La nouvelle flambée d’Ebola en République démocratique du Congo met en lumière une réalité alarmante : il n’existe ni vaccin ni traitement spécifique contre la souche Bundibugyo, responsable de cette épidémie du 17ᵉ dans le pays, selon le Centre africain de prévention et de contrôle des maladies (CDC Afrique). Cette absence de solution médicale accroît les inquiétudes, alors que plus de 80 décès ont déjà été enregistrés et que des centaines de cas suspects sont recensés. Toutefois, l’Institut national de la recherche biomédicale (INRB) se veut rassurant et appelle à « ne pas céder à la panique ».
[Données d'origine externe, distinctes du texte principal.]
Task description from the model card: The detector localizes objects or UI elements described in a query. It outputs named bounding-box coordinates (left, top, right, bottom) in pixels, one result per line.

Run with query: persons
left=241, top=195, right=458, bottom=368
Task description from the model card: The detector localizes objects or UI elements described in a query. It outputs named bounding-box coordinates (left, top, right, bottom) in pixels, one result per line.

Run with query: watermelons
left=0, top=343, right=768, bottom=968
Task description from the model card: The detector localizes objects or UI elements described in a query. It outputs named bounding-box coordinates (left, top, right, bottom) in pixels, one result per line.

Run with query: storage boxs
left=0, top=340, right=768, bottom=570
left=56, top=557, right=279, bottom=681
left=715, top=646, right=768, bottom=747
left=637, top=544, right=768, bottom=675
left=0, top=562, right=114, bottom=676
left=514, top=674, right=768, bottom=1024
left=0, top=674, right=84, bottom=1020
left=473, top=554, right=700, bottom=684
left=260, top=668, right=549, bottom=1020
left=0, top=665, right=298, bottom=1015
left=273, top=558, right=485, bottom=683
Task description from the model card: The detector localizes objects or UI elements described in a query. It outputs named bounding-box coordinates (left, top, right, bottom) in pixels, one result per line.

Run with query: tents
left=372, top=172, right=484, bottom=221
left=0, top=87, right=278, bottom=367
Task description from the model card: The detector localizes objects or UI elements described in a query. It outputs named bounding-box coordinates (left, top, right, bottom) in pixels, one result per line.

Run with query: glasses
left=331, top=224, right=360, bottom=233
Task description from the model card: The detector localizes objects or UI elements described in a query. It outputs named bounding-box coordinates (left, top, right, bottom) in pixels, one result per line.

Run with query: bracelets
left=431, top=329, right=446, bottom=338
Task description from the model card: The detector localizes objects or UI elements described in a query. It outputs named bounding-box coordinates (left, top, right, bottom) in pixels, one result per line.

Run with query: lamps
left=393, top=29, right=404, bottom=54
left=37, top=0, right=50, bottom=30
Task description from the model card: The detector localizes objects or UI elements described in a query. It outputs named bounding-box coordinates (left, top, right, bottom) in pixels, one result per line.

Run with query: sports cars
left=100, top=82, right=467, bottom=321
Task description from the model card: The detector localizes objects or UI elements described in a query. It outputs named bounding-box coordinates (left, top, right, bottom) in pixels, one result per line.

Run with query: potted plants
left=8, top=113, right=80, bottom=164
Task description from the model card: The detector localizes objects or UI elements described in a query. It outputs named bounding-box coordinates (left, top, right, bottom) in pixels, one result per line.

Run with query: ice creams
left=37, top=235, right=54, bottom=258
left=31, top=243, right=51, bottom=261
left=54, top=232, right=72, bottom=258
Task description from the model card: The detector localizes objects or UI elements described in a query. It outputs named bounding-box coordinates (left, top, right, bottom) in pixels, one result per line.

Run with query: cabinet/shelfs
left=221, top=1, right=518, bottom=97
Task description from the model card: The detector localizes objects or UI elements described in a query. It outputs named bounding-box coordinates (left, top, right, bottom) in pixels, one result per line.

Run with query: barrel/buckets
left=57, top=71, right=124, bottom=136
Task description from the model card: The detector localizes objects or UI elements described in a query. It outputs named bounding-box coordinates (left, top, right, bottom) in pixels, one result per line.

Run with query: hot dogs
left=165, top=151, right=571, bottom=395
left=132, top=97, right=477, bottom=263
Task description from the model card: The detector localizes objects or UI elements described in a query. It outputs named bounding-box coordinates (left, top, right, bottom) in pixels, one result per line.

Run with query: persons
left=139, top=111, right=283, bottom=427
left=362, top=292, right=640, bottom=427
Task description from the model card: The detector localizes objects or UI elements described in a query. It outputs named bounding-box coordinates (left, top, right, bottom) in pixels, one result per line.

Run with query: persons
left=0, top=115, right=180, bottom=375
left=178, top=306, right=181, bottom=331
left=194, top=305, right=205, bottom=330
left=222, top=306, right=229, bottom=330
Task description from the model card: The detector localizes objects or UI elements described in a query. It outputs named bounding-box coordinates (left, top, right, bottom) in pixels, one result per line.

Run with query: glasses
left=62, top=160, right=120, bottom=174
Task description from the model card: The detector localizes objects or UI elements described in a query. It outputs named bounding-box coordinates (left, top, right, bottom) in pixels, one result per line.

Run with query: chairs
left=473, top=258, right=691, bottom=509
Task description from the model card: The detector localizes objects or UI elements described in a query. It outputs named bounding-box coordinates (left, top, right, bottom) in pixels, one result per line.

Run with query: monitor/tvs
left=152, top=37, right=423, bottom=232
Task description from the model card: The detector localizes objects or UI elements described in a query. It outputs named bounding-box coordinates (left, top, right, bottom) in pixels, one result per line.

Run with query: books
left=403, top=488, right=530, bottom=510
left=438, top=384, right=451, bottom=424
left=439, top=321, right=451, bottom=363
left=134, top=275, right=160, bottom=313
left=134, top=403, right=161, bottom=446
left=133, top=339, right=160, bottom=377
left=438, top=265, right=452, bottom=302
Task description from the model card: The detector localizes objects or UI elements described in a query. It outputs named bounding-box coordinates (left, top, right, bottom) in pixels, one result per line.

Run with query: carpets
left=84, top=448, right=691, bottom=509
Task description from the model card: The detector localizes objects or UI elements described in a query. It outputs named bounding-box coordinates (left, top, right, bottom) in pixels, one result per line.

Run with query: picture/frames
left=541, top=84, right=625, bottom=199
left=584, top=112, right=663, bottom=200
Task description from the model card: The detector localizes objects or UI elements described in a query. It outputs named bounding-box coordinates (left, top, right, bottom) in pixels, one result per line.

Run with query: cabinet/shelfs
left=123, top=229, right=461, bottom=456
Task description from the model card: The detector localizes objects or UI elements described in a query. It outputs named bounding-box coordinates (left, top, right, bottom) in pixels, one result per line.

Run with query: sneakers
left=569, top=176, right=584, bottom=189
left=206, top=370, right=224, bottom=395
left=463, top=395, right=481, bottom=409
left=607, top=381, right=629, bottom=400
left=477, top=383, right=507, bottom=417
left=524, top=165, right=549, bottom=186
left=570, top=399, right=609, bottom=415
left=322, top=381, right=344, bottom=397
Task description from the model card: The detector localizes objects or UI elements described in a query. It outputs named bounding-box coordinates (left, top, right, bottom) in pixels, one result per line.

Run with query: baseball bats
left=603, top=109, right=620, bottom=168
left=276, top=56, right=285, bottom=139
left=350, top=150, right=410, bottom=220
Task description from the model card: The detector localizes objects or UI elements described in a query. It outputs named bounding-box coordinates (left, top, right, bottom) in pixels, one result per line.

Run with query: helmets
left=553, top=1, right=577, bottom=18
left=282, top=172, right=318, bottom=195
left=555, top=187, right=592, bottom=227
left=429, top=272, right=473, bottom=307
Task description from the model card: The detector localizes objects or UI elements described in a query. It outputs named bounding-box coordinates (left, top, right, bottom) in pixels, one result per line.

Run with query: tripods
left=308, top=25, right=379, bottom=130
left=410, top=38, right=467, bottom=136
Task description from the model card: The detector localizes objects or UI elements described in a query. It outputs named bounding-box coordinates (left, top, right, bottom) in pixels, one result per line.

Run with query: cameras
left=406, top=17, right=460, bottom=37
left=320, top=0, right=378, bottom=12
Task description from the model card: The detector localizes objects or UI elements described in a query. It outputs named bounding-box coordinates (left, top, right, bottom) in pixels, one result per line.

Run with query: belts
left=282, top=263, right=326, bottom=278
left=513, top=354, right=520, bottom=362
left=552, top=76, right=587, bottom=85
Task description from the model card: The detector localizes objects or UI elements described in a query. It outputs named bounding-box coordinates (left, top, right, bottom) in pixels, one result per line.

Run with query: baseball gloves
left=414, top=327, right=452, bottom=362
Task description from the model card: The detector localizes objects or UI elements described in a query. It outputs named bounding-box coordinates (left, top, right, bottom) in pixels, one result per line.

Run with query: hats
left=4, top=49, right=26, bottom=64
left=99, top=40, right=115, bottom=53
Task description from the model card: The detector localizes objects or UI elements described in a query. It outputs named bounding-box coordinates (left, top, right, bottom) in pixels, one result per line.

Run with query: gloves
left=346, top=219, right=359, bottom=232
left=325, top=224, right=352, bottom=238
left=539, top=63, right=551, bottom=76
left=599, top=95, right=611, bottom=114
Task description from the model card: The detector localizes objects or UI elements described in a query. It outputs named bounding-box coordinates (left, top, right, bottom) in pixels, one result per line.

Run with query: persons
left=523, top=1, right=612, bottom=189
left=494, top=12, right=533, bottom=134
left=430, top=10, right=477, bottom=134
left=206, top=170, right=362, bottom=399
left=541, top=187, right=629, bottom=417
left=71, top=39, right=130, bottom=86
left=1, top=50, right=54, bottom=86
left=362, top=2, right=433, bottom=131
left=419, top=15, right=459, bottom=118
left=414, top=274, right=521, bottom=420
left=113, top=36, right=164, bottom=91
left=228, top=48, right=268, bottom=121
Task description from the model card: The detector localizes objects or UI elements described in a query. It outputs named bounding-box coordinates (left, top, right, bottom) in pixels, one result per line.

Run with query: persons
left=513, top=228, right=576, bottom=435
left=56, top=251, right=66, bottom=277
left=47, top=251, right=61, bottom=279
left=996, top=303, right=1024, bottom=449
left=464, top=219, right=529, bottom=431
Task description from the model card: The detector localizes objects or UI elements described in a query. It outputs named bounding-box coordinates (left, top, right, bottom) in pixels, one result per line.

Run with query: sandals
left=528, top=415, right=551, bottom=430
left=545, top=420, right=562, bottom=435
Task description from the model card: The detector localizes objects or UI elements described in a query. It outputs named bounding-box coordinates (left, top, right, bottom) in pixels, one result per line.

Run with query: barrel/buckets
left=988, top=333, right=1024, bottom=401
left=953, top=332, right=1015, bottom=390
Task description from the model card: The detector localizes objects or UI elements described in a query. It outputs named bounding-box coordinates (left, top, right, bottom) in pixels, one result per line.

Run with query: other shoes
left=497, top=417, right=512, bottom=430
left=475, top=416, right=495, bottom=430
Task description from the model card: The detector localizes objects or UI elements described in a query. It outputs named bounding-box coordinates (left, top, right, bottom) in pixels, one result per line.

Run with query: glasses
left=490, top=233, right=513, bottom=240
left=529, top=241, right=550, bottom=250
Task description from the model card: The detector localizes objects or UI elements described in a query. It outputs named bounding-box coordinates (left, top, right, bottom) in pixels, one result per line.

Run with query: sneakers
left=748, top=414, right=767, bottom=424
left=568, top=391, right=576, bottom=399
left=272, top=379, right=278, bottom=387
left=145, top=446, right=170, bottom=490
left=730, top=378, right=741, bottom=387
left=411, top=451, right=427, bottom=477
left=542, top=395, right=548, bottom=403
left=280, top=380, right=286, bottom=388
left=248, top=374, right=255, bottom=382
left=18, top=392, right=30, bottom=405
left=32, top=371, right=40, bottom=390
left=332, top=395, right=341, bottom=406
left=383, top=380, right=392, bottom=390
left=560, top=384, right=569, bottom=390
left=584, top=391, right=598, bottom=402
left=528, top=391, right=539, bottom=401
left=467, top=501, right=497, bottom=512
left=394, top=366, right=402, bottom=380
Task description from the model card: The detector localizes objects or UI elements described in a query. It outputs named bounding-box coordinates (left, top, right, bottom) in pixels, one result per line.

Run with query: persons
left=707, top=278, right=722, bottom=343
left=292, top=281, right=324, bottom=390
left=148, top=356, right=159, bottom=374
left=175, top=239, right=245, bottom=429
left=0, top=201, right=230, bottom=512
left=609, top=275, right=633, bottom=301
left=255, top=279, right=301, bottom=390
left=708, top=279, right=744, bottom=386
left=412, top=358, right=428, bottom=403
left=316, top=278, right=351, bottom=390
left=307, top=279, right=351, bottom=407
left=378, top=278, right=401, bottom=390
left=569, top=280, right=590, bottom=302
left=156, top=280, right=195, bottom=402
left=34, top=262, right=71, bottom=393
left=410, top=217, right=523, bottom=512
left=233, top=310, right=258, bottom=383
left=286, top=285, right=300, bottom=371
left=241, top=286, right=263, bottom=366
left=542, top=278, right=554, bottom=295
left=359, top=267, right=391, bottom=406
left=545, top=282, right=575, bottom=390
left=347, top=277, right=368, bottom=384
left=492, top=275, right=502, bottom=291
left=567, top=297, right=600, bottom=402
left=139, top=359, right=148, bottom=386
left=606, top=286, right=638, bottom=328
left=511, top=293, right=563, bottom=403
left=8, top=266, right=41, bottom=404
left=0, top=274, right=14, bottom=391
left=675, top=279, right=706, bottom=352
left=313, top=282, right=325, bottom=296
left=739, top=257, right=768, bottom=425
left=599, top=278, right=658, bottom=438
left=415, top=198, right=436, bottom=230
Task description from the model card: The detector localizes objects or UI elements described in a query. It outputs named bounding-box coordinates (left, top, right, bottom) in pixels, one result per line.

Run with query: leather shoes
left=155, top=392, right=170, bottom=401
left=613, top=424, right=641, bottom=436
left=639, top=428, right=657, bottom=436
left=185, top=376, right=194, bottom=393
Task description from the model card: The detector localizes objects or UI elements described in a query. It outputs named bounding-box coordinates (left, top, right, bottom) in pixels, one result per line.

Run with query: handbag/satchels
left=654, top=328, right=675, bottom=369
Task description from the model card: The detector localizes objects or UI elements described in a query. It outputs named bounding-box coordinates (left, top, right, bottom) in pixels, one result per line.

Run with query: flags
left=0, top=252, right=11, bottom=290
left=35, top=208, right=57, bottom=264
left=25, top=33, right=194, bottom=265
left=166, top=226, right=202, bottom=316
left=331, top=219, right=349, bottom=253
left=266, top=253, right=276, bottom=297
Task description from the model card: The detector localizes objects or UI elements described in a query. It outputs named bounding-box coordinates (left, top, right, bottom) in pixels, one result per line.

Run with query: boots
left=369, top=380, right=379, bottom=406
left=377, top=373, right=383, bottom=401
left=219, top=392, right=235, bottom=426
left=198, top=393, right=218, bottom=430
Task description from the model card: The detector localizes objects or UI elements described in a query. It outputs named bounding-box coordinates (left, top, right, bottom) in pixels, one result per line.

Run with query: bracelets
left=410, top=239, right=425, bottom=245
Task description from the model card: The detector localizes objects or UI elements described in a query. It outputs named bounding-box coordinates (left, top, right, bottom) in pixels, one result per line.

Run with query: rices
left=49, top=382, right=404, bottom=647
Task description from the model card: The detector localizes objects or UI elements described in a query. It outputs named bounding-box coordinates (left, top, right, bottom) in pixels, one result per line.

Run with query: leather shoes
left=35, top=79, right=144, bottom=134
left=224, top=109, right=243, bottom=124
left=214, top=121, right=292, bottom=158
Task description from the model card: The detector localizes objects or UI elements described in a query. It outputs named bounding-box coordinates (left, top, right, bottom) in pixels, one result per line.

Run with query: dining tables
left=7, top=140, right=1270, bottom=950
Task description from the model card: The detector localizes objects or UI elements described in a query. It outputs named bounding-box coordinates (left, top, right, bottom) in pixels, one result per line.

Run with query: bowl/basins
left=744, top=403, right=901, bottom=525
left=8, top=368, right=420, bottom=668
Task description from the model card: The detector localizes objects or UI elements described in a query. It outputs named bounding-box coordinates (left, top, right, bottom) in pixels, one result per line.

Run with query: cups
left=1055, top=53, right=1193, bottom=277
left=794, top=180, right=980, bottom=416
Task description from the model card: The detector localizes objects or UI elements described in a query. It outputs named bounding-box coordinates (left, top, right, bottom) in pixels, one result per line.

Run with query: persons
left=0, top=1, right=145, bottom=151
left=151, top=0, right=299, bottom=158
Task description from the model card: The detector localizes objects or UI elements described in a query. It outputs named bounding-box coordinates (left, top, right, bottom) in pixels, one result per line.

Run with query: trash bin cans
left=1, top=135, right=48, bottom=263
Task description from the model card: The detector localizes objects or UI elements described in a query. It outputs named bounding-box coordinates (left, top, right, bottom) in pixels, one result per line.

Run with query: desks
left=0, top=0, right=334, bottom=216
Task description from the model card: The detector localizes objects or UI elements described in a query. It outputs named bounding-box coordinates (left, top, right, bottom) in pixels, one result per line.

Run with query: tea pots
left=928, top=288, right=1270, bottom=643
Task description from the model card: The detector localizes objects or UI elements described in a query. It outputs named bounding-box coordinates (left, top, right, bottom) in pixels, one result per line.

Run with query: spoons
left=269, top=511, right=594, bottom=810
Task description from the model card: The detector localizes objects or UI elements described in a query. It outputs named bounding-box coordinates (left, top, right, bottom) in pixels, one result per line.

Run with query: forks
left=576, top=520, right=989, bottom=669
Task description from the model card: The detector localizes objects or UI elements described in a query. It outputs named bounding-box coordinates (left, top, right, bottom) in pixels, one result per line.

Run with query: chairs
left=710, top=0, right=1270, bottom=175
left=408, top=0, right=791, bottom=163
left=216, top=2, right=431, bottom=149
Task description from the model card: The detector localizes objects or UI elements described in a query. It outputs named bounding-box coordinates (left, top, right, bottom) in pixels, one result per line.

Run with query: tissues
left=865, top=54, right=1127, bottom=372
Une épidémie difficile à contenir
À Bunia, chef-lieu de l’Ituri, les centres de santé sont débordés par l’arrivée des malades. Le « patient zéro » serait une infirmière admise le 24 avril avec des symptômes typiques : fièvre, vomissements et hémorragies. Depuis, la maladie se propage rapidement dans cette région frontale de l’Ouganda et du Soudan du Sud, où les structures médicales peinent à répondre à l’urgence. Le virus sévit dans les zones de santé de Bunia, Mungwalu et Rwampara. Un malade venu de la RDC a été testé positif en Ouganda.
D’autres pays de la sous-région, comme le Rwanda, le Kenya et le Burundi, ont pris des mesures préventives au niveau de leurs frontières, au moins 24 heures après la déclaration de l’épidémie congolaise.
Lors d’interviews accordées à l’Agence France-Presse et à Actualité.CD, le directeur de l’INRB, Professeur Jean-Jacques Muyembe, a indiqué ce dimanche 17 mai qu’un cas positif au virus Ebola avait été confirmé dans la ville de Goma, à plusieurs centaines de kilomètres de l’Ituri, au Nord-Kivu. La malade a vraisemblablement été contaminée par son époux décédé à Bunia, précise le virologue.
Le ministre de la Santé a fait état, dimanche, de 91 décès probables et de plus de 350 cas suspects. L’Organisation mondiale de la santé (OMS) a classé cette flambée comme une « urgence de santé publique de portée internationale », le deuxième niveau d’alerte le plus élevé prévu par le règlement sanitaire international.
Riposte sous pression
En l’absence de vaccin ou de traitement spécifique, le professeur Jean-Jacques Muyembe rassure :
« Nous ne devons pas semer la panique. Sur les 17 épidémies qui ont sévi en RDC, 15 ont été maîtrisées sans vaccin ni traitement ».
La souche Bundibugyo présente une mortalité d’environ 30 %, contre plus de 80 % pour la souche Zaïre. Des candidats vaccins sont attendus d’ici fin mai, at-il ajouté.
En attendant, les équipes médicales s’appuient sur des mesures classiques :
Isolement des patients pour limiter la transmission. Surveillance des contacts afin de briser les chaînes de contamination. Sensibilisation aux gestes barrières comme le lavage des mains, le port du masque et les enterrements sécurisés.
Face à la gravité de la situation, Médecins Sans Frontières (MSF) prépare une intervention d’urgence à grande échelle. L’ONG alerte sur la vitesse de propagation, jugée « extrêmement préoccupante », surtout après l’apparition de cas signalés en Ouganda.